Write this, then press the Save button:
# Project 1
An awesome project. Come work with us!
Alternatively, you can use the GraphQL Console tab:
mutation {
concept: updateConceptData(
input: {
key: "project-1"
data: "# Project 1\n\nAn awesome project. Come work with us!"
}
) {
key
data
}
}
Parenthetical Expansion
One piece of syntax we breezed past in the above example is parenthetical expansion, which allows us to define concepts inline. It should be used judiciously, as it can sometimes make compositions more difficult to read.
Here’s an example:
person-1 [
Person
knows {
python
html
css
} (ProgrammingLanguage (Type))
]
The parenthetical expansion would create these concepts:
python ProgrammingLanguage
html ProgrammingLanguage
css ProgrammingLanguage
ProgrammingLanguage Type
Conclusion
ConceptEngine makes it easy to create knowledge spaces, populate them with richly connected data, then write GraphQL queries that project them into JSON objects.
In the above examples, we can quickly see our data taking shape. Our own little grammar emerged from the way we chose to structure our concepts.
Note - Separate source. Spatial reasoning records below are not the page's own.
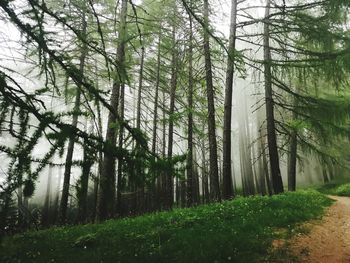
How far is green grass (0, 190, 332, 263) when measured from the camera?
21.3 ft

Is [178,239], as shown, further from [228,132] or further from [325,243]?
[228,132]

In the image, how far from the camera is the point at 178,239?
727cm

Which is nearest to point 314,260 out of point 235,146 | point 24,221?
point 24,221

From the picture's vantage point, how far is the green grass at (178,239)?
6.49 metres

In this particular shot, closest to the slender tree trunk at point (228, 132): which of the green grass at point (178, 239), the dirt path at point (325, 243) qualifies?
the green grass at point (178, 239)

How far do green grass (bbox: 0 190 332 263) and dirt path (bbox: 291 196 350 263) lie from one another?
0.46m

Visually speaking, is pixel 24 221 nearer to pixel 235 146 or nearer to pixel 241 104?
pixel 241 104

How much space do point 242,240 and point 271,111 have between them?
345 inches

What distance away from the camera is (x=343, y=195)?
20.2 meters

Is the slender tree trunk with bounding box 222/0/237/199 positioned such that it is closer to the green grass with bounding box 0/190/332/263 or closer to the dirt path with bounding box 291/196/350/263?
the green grass with bounding box 0/190/332/263

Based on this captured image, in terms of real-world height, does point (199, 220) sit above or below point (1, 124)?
below

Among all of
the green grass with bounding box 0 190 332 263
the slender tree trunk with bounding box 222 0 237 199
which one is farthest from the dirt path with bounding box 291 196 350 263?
the slender tree trunk with bounding box 222 0 237 199

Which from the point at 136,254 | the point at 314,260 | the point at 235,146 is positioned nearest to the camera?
the point at 314,260

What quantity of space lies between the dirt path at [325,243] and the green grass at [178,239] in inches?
17.9
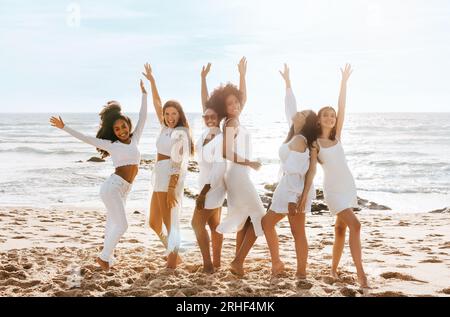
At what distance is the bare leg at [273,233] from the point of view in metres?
5.25

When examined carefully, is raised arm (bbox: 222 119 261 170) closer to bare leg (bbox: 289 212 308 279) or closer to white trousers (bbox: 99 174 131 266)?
bare leg (bbox: 289 212 308 279)

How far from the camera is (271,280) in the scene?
5211mm

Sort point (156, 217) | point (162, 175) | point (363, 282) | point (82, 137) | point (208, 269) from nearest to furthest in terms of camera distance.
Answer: point (363, 282)
point (82, 137)
point (208, 269)
point (162, 175)
point (156, 217)

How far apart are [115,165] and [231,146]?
1276mm

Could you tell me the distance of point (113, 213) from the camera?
18.1ft

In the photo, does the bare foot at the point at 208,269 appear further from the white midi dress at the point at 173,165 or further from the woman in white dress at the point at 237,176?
the white midi dress at the point at 173,165

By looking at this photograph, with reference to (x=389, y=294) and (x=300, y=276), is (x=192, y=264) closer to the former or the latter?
(x=300, y=276)

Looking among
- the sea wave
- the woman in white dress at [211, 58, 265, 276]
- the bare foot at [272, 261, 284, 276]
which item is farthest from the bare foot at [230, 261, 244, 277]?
the sea wave

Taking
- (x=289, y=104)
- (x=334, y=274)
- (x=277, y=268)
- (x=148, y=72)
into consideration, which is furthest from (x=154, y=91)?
(x=334, y=274)

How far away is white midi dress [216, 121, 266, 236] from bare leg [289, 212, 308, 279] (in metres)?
0.34

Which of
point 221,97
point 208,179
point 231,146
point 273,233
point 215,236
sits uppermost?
point 221,97

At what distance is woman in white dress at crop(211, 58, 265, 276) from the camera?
17.4 ft
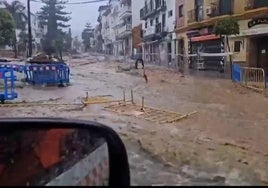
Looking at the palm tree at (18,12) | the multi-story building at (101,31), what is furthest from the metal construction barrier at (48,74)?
the multi-story building at (101,31)

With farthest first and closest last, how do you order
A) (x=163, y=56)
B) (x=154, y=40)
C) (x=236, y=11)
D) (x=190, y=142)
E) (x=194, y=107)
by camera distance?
1. (x=154, y=40)
2. (x=163, y=56)
3. (x=236, y=11)
4. (x=194, y=107)
5. (x=190, y=142)

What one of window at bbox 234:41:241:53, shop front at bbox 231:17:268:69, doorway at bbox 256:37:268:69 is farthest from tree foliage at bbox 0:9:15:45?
doorway at bbox 256:37:268:69

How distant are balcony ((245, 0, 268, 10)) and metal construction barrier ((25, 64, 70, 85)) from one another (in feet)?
39.5

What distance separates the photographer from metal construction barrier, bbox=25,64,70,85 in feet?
65.2

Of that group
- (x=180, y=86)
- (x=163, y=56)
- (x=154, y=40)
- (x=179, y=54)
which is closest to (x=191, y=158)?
(x=180, y=86)

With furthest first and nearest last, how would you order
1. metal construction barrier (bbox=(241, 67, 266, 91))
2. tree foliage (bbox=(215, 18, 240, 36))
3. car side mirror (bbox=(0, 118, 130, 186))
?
1. tree foliage (bbox=(215, 18, 240, 36))
2. metal construction barrier (bbox=(241, 67, 266, 91))
3. car side mirror (bbox=(0, 118, 130, 186))

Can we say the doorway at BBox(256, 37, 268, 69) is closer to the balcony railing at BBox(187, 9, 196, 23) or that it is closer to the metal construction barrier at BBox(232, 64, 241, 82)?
the metal construction barrier at BBox(232, 64, 241, 82)

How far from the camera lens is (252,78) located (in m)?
19.4

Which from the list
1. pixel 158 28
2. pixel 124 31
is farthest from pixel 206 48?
pixel 124 31

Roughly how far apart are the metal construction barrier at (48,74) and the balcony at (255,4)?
474 inches

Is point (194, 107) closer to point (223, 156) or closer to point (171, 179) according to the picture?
point (223, 156)

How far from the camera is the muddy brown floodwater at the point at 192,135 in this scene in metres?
5.87

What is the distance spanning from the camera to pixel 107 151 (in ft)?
7.47

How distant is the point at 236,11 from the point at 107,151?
2721 centimetres
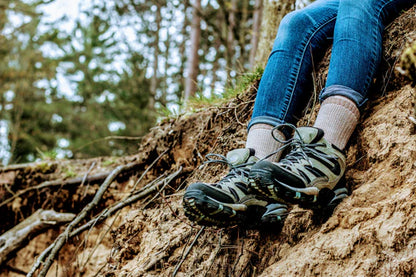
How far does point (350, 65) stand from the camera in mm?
1599

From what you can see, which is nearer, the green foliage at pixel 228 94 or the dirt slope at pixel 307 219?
the dirt slope at pixel 307 219

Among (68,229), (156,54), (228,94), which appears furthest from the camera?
(156,54)

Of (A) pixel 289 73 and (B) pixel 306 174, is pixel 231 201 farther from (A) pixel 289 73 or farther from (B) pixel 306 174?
(A) pixel 289 73

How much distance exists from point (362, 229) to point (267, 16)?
299 cm

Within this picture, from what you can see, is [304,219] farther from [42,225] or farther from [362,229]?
[42,225]

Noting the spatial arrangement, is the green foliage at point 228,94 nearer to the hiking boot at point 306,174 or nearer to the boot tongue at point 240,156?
the boot tongue at point 240,156

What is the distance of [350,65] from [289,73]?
0.97ft

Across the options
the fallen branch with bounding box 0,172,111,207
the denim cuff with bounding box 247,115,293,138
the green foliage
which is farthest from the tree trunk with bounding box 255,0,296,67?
the denim cuff with bounding box 247,115,293,138

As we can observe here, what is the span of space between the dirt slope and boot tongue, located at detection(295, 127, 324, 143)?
24 centimetres

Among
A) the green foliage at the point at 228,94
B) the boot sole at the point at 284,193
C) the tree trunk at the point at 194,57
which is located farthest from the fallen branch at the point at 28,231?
the tree trunk at the point at 194,57

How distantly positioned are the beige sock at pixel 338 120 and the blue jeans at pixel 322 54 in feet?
0.11

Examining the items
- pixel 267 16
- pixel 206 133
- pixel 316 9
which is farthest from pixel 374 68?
pixel 267 16

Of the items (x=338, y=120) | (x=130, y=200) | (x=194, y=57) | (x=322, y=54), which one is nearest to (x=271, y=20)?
(x=322, y=54)

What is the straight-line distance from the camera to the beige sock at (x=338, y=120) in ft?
4.97
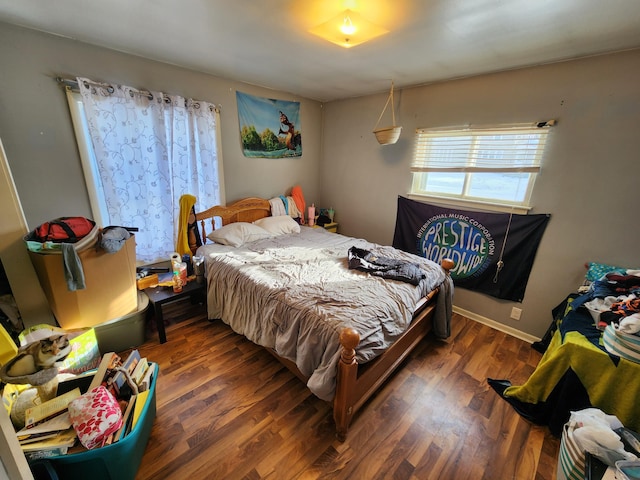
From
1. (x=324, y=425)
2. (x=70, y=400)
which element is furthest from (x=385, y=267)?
(x=70, y=400)

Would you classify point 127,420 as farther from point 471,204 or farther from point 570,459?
point 471,204

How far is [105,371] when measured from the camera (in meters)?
1.36

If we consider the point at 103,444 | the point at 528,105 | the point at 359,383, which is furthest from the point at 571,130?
the point at 103,444

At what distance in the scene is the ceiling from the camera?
54.8 inches

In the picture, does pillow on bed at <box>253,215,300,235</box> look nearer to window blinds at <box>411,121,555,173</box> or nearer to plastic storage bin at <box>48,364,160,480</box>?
window blinds at <box>411,121,555,173</box>

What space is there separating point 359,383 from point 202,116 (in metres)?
2.77

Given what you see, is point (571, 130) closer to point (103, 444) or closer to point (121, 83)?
point (103, 444)

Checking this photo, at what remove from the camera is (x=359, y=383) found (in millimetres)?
1482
You can use completely different conventions, and that would work as well. The key is finding grammar rules that you can easily reuse.
You may be thinking that this could lead to a messy, inconsistent database. However, there is a feature that helps tame this: you can define rules to create and remove concepts in reaction to patterns, as well as to notify external webhooks.
This not only allows for the creation of helper functions, but aids in maintaining data consistency and setup ConceptEngine to act as an automation hub. We look forward to covering this in an upcoming blog post!